LE THÉÂTRE EN DÉMESURE DE KOLYADA
Après une tournée en Ile-de-France la saison dernière, le metteur en scène russe Nikolaï Kolyada présente sa version d’Hamlet aux Ateliers Berthier. Une version sauvage et insolite.
Un contexte de fête païenne. Un Moyen Age sans âge. Une éternité primitive du théâtre… L’univers auquel appartient la version d’Hamlet mise en scène par Nikolaï Kolyada se situe au cœur de l’identité artistique de ce metteur en scène, auteur et comédien russe vivant à Ekaterinbourg. Nikolaï Kolyada conçoit l’art dramatique comme une « une expérience vitale, concrète, au plus près des paysages, des matériaux, des atmosphères de la Russie d’aujourd’hui ». Pauvres en moyens mais riches en images et en énergie, saturant le plateau d’objets hétéroclites glanés à l’occasion de promenades dans les quartiers d’Ekaterinbourg ou au marché Chartachki, les créations du metteur en scène s’attachent, selon ses propres mots, à « dire la beauté des poubelles ». Une beauté qui s’appuie sur le théâtre pour transcender les détritus et les salissures que charrient nos sociétés contemporaines.

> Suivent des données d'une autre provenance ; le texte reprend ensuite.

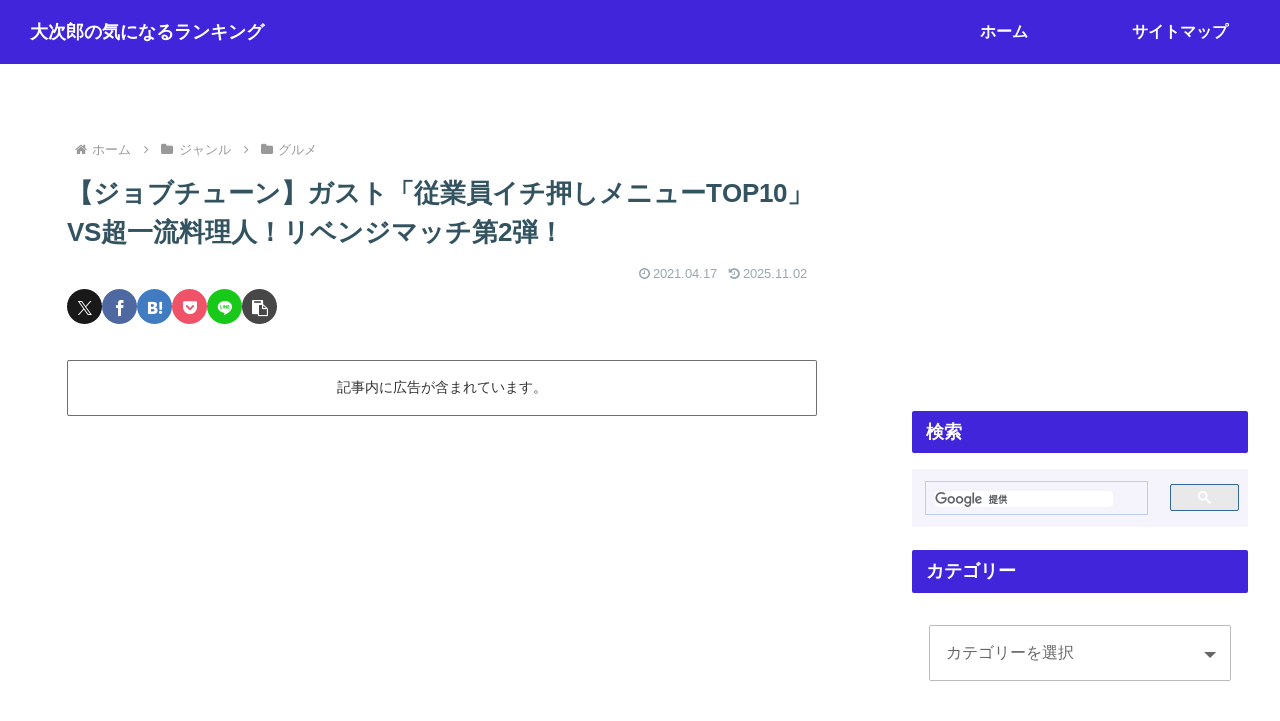

--- FILE ---
content_type: text/html; charset=utf-8
request_url: https://www.google.com/recaptcha/api2/aframe
body_size: 113
content:
<!DOCTYPE HTML><html><head><meta http-equiv="content-type" content="text/html; charset=UTF-8"></head><body><script nonce="zseqWsRc29Ra6wLHc_A16A">/** Anti-fraud and anti-abuse applications only. See google.com/recaptcha */ try{var clients={'sodar':'https://pagead2.googlesyndication.com/pagead/sodar?'};window.addEventListener("message",function(a){try{if(a.source===window.parent){var b=JSON.parse(a.data);var c=clients[b['id']];if(c){var d=document.createElement('img');d.src=c+b['params']+'&rc='+(localStorage.getItem("rc::a")?sessionStorage.getItem("rc::b"):"");window.document.body.appendChild(d);sessionStorage.setItem("rc::e",parseInt(sessionStorage.getItem("rc::e")||0)+1);localStorage.setItem("rc::h",'1769288985739');}}}catch(b){}});window.parent.postMessage("_grecaptcha_ready", "*");}catch(b){}</script></body></html>

--- FILE ---
content_type: application/javascript; charset=utf-8;
request_url: https://dalc.valuecommerce.com/app3?p=885084942&_s=https%3A%2F%2Fwww.bg-ranking.xyz%2Ftv%2Fjobtune_210417_gusto%2F&vf=iVBORw0KGgoAAAANSUhEUgAAAAMAAAADCAYAAABWKLW%2FAAAAMElEQVQYV2NkFGP4nxFvyrCu%2BwoDo%2Bp1of%2BzWPoYvNcnMjDmcnX9n%2FfMjmGFgAUDAALtDWkME%2F2KAAAAAElFTkSuQmCC
body_size: 1691
content:
vc_linkswitch_callback({"t":"69753518","r":"aXU1GAALXXcSv9ugCooD7AqKCJSEWw","ub":"aXU1FwAJJdcSv9ugCooBbQqKC%2FDIsw%3D%3D","vcid":"LpxAZomX9Xu3aa8vtT60Z5kZgIu9--nkZQurBXnbRa5q0g9HEd2yTRamgbHoy36P1QtgahuSgCQ","vcpub":"0.744823","paypaymall.yahoo.co.jp":{"a":"2821580","m":"2201292","g":"e92658868c"},"golf-jalan.net":{"a":"2624385","m":"3041921","g":"67ed288f8c"},"p":885084942,"s":3385828,"biz.travel.yahoo.co.jp":{"a":"2761515","m":"2244419","g":"05bfb9388c"},"mini-shopping.yahoo.co.jp":{"a":"2821580","m":"2201292","g":"e92658868c"},"shopping.geocities.jp":{"a":"2821580","m":"2201292","g":"e92658868c"},"jalan.net":{"a":"2513343","m":"2130725","g":"79b796a18c"},"rlx.jp":{"a":"2887516","m":"3274083","g":"5aa08d128c"},"lohaco.jp":{"a":"2686782","m":"2994932","g":"ace31d8a8c"},"shopping.yahoo.co.jp":{"a":"2821580","m":"2201292","g":"e92658868c"},"www.asoview.com":{"a":"2698489","m":"3147096","g":"b807bdc78c"},"brand.asoview.com":{"a":"2698489","m":"3147096","g":"b807bdc78c"},"www.ikyu.com":{"a":"2675907","m":"221","g":"0db6c9b388"},"approach.yahoo.co.jp":{"a":"2821580","m":"2201292","g":"e92658868c"},"travel.yahoo.co.jp":{"a":"2761515","m":"2244419","g":"05bfb9388c"},"yukoyuko.net":{"a":"2425172","m":"2178193","g":"c2d90f848c"},"restaurant.ikyu.com":{"a":"2349006","m":"2302203","g":"d86643068c"},"paypaystep.yahoo.co.jp":{"a":"2821580","m":"2201292","g":"e92658868c"},"dev.r-rlx.jp":{"a":"2887516","m":"3274083","g":"5aa08d128c"},"www.jalan.net/activity":{"a":"2720182","m":"3222781","g":"ed9082c98c"},"tabelog.com":{"a":"2797472","m":"3366797","g":"7d16ae488c"},"lohaco.yahoo.co.jp":{"a":"2686782","m":"2994932","g":"ace31d8a8c"},"l":5})

--- FILE ---
content_type: application/javascript; charset=utf-8
request_url: https://fundingchoicesmessages.google.com/f/AGSKWxWKsj2YRQ-3OUF83Z_oA89OBh3eSrEi7MZf_1WQbdbhVIlBHdQA1io4GN6v-QBRgPapDK_Mk9IIXOooSip_1BwB96OJr_kniN8VIxPb2uiy8MjEgTw37UJZvflVNGULXZgNUvtvTqMQzSX2J02WJFEnOn2Zsej9fruEsMvckBkKX-kDmwysJWLpxvAl/__ad_heading./ad_skin_/dummy_ad_/advinfo./ome.ads.
body_size: -1289
content:
window['9367097f-a5f0-498b-8ff3-df8635f2f16b'] = true;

Un Hamlet aux impulsions débridées
Ainsi, dans ce spectacle aux allures de bric-à-brac shakespearien, toutes sortes d’influences se mélangent et se contaminent pour donner corps à une représentation au sein de laquelle Nikolaï Kolyada, travesti en ange dérisoire, interprète le rôle du spectre venu soulever le corps d’Ophélie. Quant à Oleg Yagodine, l’acteur fétiche du metteur en scène, il campe un Hamlet aux impulsions débridées, un Hamlet sauvage, traversé par toute la véhémence de ses fureurs et de ses exaltations. Les troubles du monde et de l’âme humaine sont investis sans aucun souci de tempérance. Car c’est un théâtre brut, farouche, pléthorique, un théâtre de la démesure auquel travaille depuis plus de vingt ans Nikolaï Kolyada. Un théâtre qui a pour dessein de transporter l’assistance des rires aux larmes. « On ne peut pas commencer par pleurer, confie-t-il. Au début, le spectateur doit se croire très libre et, à la fin, il faut l’abattre. Tous mes spectacles disent cela. »
Hamlet, de William Shakespeare ; mise en scène Nikolaï Kolyada. Du 7 au 16 octobre 2010. Ateliers Berthier.